The Supervised Contrastive Ordinal Learning algorithm, developed by researchers at ECU, uses routine and non-invasive medical images such as bone density scans and ultrasounds not only for the early detection of diseases, but also to highlight disease-specific changes that help in staging and clinical interpretation. 

It can be used to detected conditions including cardiovascular disease (CVD), diabetic eye complications, and cancer.

ECU researcher Dr Afsah Saleem said there was an urgent need for non-invasive technologies to assist with the detection of medical issues such as CVD and diabetic retinopathy (DR).

“These chronic diseases are often difficult to detect in the early stages because they lack obvious symptoms. Current diagnostic methods frequently rely on manual assessments of medical scans, which is a time-consuming, expensive, and subjective process,” he said.

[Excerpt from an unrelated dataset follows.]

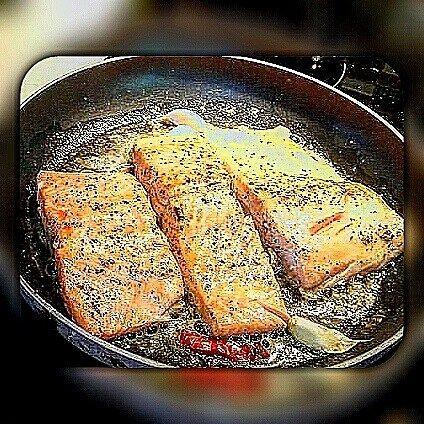Follow me for more Warum ist Lachs so gesund ? Gesund durch Omega-3-Fettsäuren Ich empfiehle euch den Verzehr von zwei Portionen fetten Fisches pro Woche. Das Geheimnis liegt in der Zusammensetzung des Fetts: Fischöl enthält einen hohen Anteil der besonders gesunden mehrfach ungesättigten Omega-3-Fettsäuren. Beim Lachs spielen vor allem die Eicosapentaensäure (EPA) und die Docosahexaensäure (DHA) eine große Rolle sie machen rund 10 Prozent des gesamten Fettgehaltes aus. Omega-3-Fettsäu...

Globally, CVD affects more than 640 million people and in Australia the disease is responsible for one in every four deaths.

Similarly DR, a leading cause of blindness, currently impacts more than 103 million adults worldwide, a number projected to rise to 160 million by 2045.

“Being a machine learning scientist and working in medical imaging, our aim is to prevent or delay permanent health losses from chronic diseases,” Dr Saleem said.

This AI algorithm has already been successfully applied across multiple medical domains.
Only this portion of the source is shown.